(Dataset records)
-- Start --

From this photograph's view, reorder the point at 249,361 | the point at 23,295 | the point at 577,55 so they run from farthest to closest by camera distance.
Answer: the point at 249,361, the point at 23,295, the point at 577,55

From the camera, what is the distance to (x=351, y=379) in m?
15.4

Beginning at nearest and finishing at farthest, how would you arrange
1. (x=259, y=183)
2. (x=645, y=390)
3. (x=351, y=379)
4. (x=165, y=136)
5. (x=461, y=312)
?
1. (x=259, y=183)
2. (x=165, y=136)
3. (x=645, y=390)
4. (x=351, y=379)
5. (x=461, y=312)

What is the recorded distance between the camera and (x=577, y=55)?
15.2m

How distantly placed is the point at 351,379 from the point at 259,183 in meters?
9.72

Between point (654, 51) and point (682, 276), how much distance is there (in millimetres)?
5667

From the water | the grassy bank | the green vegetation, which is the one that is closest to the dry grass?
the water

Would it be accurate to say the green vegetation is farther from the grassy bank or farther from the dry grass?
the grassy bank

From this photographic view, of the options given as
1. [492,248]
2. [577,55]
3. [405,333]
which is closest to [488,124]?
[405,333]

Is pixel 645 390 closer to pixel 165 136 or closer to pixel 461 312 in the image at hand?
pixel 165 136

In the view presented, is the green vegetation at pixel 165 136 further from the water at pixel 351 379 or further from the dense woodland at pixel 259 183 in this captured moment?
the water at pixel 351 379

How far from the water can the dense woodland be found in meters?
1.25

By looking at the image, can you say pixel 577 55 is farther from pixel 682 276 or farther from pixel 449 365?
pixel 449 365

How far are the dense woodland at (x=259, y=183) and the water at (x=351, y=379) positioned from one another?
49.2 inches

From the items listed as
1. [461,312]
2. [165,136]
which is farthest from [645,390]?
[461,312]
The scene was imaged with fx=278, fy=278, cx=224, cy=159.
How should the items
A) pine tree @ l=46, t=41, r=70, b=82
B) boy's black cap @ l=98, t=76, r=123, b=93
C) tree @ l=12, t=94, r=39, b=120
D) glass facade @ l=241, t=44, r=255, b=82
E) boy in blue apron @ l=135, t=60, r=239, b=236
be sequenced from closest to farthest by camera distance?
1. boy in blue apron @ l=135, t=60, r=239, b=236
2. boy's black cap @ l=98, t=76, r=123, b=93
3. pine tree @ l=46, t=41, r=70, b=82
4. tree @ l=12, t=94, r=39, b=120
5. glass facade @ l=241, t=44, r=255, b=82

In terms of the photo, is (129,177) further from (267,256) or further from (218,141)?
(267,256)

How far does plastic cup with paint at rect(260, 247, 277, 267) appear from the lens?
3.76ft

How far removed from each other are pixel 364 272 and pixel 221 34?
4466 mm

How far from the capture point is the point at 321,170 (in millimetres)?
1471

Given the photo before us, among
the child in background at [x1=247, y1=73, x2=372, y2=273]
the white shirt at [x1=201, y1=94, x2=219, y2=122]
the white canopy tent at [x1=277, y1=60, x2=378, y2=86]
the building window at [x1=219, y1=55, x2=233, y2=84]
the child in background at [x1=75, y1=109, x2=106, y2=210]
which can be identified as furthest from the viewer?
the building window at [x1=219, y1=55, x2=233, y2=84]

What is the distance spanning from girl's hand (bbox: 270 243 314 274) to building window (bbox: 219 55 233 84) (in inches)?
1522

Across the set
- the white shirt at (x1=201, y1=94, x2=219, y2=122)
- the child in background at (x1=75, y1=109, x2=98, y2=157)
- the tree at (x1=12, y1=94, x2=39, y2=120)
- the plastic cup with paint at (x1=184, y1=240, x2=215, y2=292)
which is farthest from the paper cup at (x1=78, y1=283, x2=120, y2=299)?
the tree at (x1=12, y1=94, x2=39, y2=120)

-- End --

=== TASK PROMPT ===
Please render the data, starting at the line containing "How far removed" and ending at the last line of the data, as a Markdown table with the columns Row and Line. Give one numbered row per line and leave out blank lines.

=== CORRECT RESPONSE ===
| Row | Line |
|---|---|
| 1 | How far removed from each other are pixel 364 272 and pixel 221 34? |
| 2 | 4466 mm |
| 3 | How far from the capture point is the point at 321,170 (in millimetres)? |
| 4 | 1471 |
| 5 | Given the photo before us, among |
| 6 | the child in background at [x1=247, y1=73, x2=372, y2=273] |
| 7 | the white shirt at [x1=201, y1=94, x2=219, y2=122] |
| 8 | the white canopy tent at [x1=277, y1=60, x2=378, y2=86] |
| 9 | the building window at [x1=219, y1=55, x2=233, y2=84] |
| 10 | the child in background at [x1=75, y1=109, x2=106, y2=210] |
| 11 | which can be identified as furthest from the viewer? |
| 12 | the building window at [x1=219, y1=55, x2=233, y2=84] |
| 13 | What is the distance spanning from girl's hand (bbox: 270 243 314 274) to building window (bbox: 219 55 233 84) (in inches)? |
| 14 | 1522 |
| 15 | Across the set |
| 16 | - the white shirt at (x1=201, y1=94, x2=219, y2=122) |
| 17 | - the child in background at (x1=75, y1=109, x2=98, y2=157) |
| 18 | - the tree at (x1=12, y1=94, x2=39, y2=120) |
| 19 | - the plastic cup with paint at (x1=184, y1=240, x2=215, y2=292) |
| 20 | which is farthest from the paper cup at (x1=78, y1=283, x2=120, y2=299)? |
| 21 | the tree at (x1=12, y1=94, x2=39, y2=120) |